**EXCERPT TO READ**
[start]
By the stationary phase argument to leading order
\begin{equation} \phi(t,x) \propto \frac{1}{\sqrt{t}} \int \phi(0,y) ~\mathrm{d}y \end{equation}
which agree with what we found using oscillatory integration techniques on the fundamental solution during the previous post on this subject.

(Notice that when $\int \phi(0,y) ~\mathrm{d}y = 0$, for small $\alpha$ \[ \int e^{\omega i \alpha |x-y|} \phi(0,y) ~\mathrm{d}y \approx \omega i \alpha \int |x-y| \phi(0,y) ~\mathrm{d}y \] which will give that the leading order decay of the solution is bounded by \[ \frac{1}{\sqrt{t}} \frac{|x|}{t} \] with the constant of proportionality related to the first moment of $\phi(0,y)$. )

## Our special data

Now let's try to extend the analysis to see what happens with our special data, using again the Laplace transform techniques.
The estimates on the fundamental solution may now be unreliable due to convergence issues.
Instead, we will solve explicitly for (the analytic continuation of) the function $\hat{\phi}(p,x)$ and apply to it the inverse Laplace transform.
Our goal is then first to solve
\[ i p \hat{\phi}(p,x) + \partial^2_{xx} \hat{\phi}(p,x) = i H_k(x) \]
where $H_k(x) = H(x) e^{ikx}$. As the inhomogeneity is discontinuous, we cannot expect the solution to be twice continuously differentiable.
We will find a *continuous differentiable* solution that is, hopefully, sufficiently bounded to qualify as a tempered distribution.
[end]
**MATERIAL TO PROCESS**
[start]
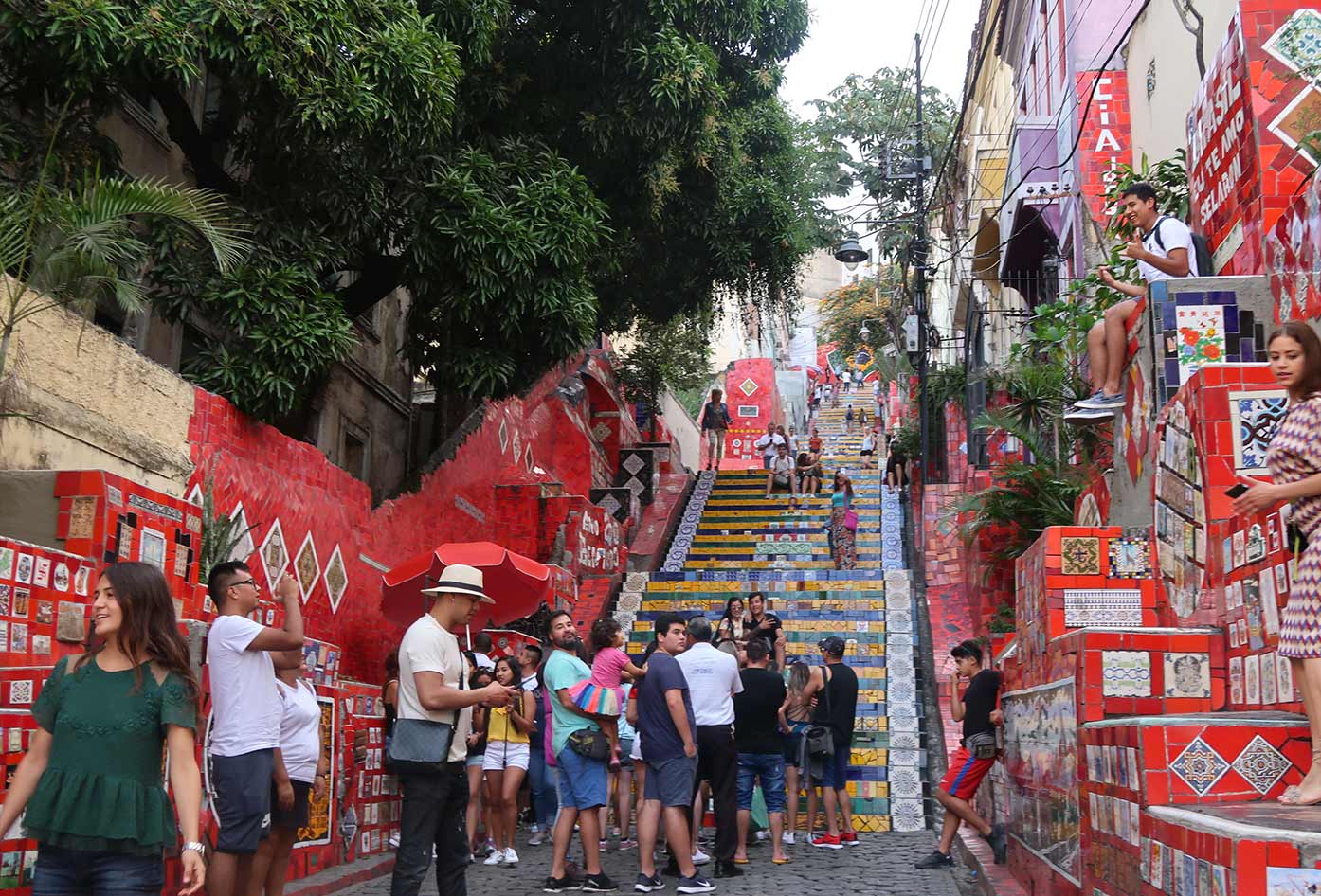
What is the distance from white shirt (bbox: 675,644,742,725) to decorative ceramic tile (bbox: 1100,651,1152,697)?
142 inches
[end]
[start]
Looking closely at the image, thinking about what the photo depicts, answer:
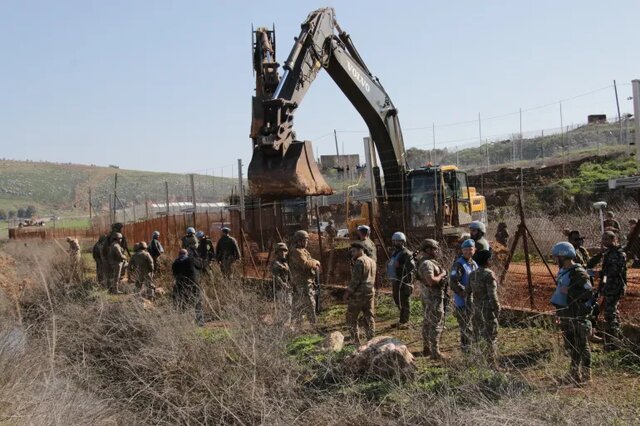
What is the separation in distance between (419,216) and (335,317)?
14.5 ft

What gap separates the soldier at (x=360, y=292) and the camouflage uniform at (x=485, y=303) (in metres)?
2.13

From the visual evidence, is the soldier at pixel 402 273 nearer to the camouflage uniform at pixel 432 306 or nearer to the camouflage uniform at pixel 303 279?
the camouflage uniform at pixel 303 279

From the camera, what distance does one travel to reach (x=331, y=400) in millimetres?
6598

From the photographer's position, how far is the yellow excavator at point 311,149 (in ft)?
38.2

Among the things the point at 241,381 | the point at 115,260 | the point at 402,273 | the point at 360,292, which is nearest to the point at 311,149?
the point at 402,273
[end]
[start]
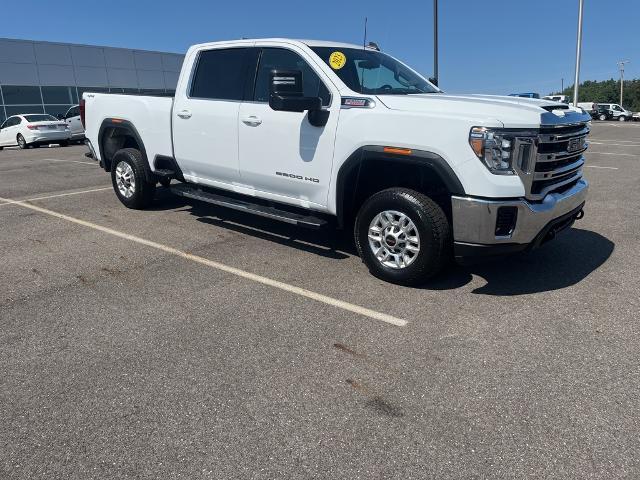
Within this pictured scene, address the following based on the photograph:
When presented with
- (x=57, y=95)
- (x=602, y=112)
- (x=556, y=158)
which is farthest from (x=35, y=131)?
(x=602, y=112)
[end]
**EXERCISE REQUIREMENTS**
#1 Translate this sentence from the Laplace transform excerpt into Spanish: "The estimates on the fundamental solution may now be unreliable due to convergence issues."
#2 Pick out every line of the rows that contains the word "soldier", and copy each one. Case counts.

**SOLUTIONS TO EACH TASK**
#1 Las estimaciones sobre la solución fundamental pueden ahora no ser fiables debido a problemas de convergencia.

#2
What gap separates the soldier at (x=360, y=292) and the camouflage uniform at (x=485, y=303) (in metres)?
From the visual evidence, is the soldier at pixel 402 273 nearer to the camouflage uniform at pixel 432 306 or nearer to the camouflage uniform at pixel 303 279?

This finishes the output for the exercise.